High load Netgate 6100
-
I currently have 4 Netgate 6100's deployed and 1 of them has abnormally high load averages / CPU usage
Each 6100 has a site-to-site IPsec VPN (128bit GCM and QAT is enabled) and there's about 50 - 80 Mbit travelling over that VPN at any given time
The 3 6100's without the issue average around 0.75-1.5 load average but the 1 with the issue averages 4-5 load average and 80-95% CPU
This appears to be causing significant instability issues for us, where the firewall goes completely unresponsive every 1 - 3 days and requires a reboot to return to normal operations
This is a top run on the 6100 with the issue:
And this is top run on one of the other 6100s without the issue:
The configs of all 4 are effectively identical, they only differ by the WAN settings and the 6100 with the issue uses pfblocker sync to keep the other 6100s pfblocker settings identical (so we only have to whitelist something once)
The only other difference I can think of is that the 6100 with the issue has a 300/300 connection and a backup PPPoE connection (that no traffic flows over unless there is a WAN failure) and the other 6100s are on 1000/1000 connections but the total WAN activity on the 6100 with the issue under 150mbits and the IPsec never goes above 80mbit
I'm at a total loss as to what the issue is to be honest, I have tried:
- lowering the ipsec from 256bit to 128
- I have removed all traffic shaping and limiters
- I have factory reset and restored the config
- I removed hn ALTQ support (this made no difference)
- I have net.inet.ip.intr_queue_maxlen set to 3000 or I would get a positive value when running sysctl net.inet.ip.intr_queue_drops
Could someone help me / give me some hints as to what I could try next?
-
Both of those 6100s are passing 80Mbps IPSec when that top output was taken?
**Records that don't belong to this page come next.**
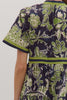 Entro - Dress - Floral Contrast Trim Midi - Navy Green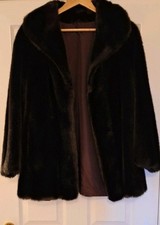 TISSAVEL VINTAGE FAUX FUR BROWN COAT SIZE 12 EXCELLENT CONDITION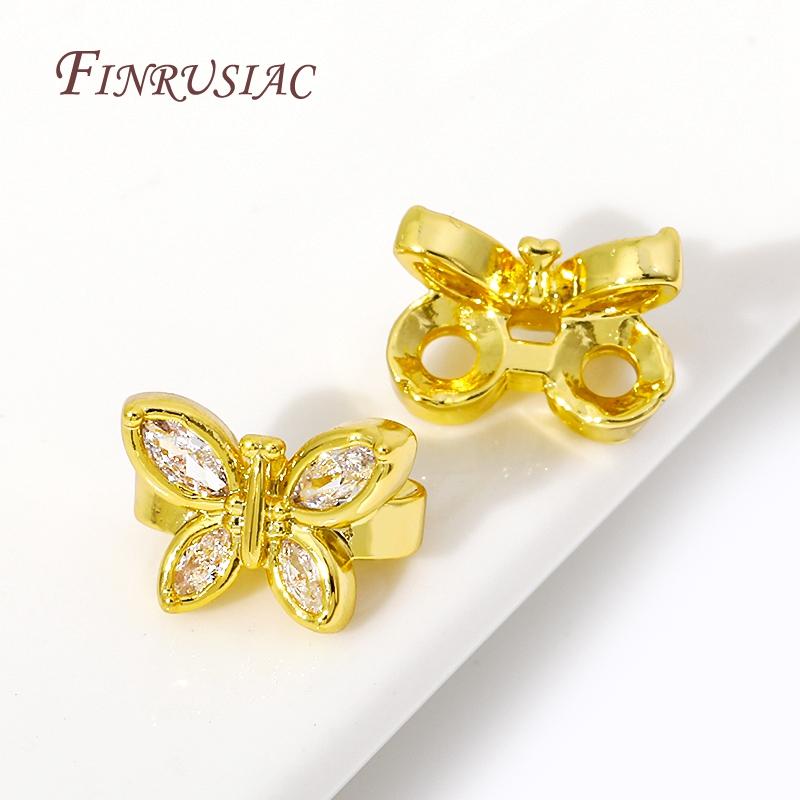 10MM Rhodium/Gold Plated Shiny Zircon Butterfly Spacer Bars 2 Holes Separators For Strand Beads Jewelry Making DIY Accessories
Is that traffic always in one direction?
Steve
-
@eria211 said in High load Netgate 6100:
pfblocker
What version of pfBlocker? The last three -devel versions have a bug related to changes in pfSense 22.05. If that's the case there's an easy fix to change a ) to a space:
https://redmine.pfsense.org/issues/13154 -
Yes, good point! It's probably that.
-
@stephenw10 yes, give or take they were 50-80mbits at the time of taking the screenshot, its a series of Truenas snapshot replications so its 5-8 datasets replicating at a maximum of 1MiB/s a piece
The IPSec traffic is always in that direction from the low load average 6100 to the high load average 6100
-
@steveits I am absolutely stunned, as soon as I edited the file and reloaded pfblocker the CPU dropped to 33% and the load average has gone from 5.2 down to 2.45
Thank you for your help - I will make this change on the other 6100's
-
@eria211 said in High load Netgate 6100:
@steveits I am absolutely stunned, as soon as I edited the file and reloaded pfblocker the CPU dropped to 33% and the load average has gone from 5.2 down to 2.45
Thank you for your help - I will make this change on the other 6100's
This will also fix the IP blocking stats and reporting as well. I finally made this same change to my 6100 yesterday.